Com duas lojas consolidadas em Belo Horizonte e um plano de expansão para São Paulo, o Pão de Queijo Canastra já movimenta cerca de 6 toneladas por mês. A projeção de crescimento de 15 % no faturamento e no volume até o final do ano demonstra que a marca está captando espaço mesmo em um segmento tradicionalmente dominado por grandes indústrias. Esse desempenho ganha relevância ao considerar que o mercado brasileiro de pão de queijo está saturado, com margens apertadas e forte presença de players de escala nacional.
O diferencial competitivo da empresa está na composição da receita: 40 % do peso do produto é queijo Canastra artesanal, proveniente de pequenos produtores da Serra da Canastra (São Roque). Essa escolha eleva o custo de matéria‑prima, mas também permite a obtenção de certificações de origem e o alinhamento com as normas do MAPA e do SIF, que exigem rastreabilidade e controle de qualidade para queijos de indicação geográfica. Para laticínios que buscam agregar valor, a parceria com produtores locais pode ser um caminho para diferenciar o portfólio e atender à demanda crescente por produtos com selo de origem.

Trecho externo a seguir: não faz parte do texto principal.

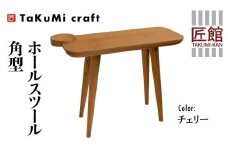 TaKuMi Craft ホールスツール 角型 チェリー材 チェリー スツール いす 椅子 玄関いす チェア イス 木製 天然木  無垢材 木製 シンプル 軽量 日本製 飛騨高山 匠館 BL046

Ao optar por um modelo de venda direta ao consumidor – delivery via WhatsApp, lojas próprias e distribuição para empórios e cafeterias especializadas – a marca evita a guerra de preços nas prateleiras de grandes redes. Essa estratégia preserva margens mais saudáveis e fortalece o relacionamento com o cliente final, que paga um prêmio por qualidade, ausência de aditivos e experiência artesanal. Para gestores de laticínios, a lição é clara: focar em canais que valorizem a história e a procedência do produto pode ser mais rentável que competir apenas por volume.
Além do pão de queijo tradicional, a Canastra ampliou seu cardápio para 19 sanduíches e uma linha de acompanhamentos (cafés, biscoitos, geleias, linguiças e doces de leite). Cada item incorpora o queijo Canastra, criando um ecossistema de consumo onde o cliente experimenta o produto e, simultaneamente, adquire os insumos que compõem a experiência. Essa abordagem de cross‑selling aumenta o ticket médio e responde à tendência de consumidores que buscam experiências gastronômicas completas, não apenas um item isolado.
O cenário futuro aponta para um movimento de premiumização no segmento de laticínios, impulsionado por consumidores que valorizam sabor autêntico, menor uso de aditivos e rastreabilidade. Contudo, desafios permanecem: a sazonalidade do queijo Canastra pode impactar custos, e a necessidade de cumprir rigorosamente a rotulagem MAPA/SIF exige investimentos em controle de qualidade. Para os tomadores de decisão em laticínios, a recomendação estratégica é investir em parcerias com produtores de queijos artesanais, explorar canais de venda direta e desenvolver linhas de produtos que reforcem a identidade regional, transformando o “custo mais alto” em um argumento de valor agregado.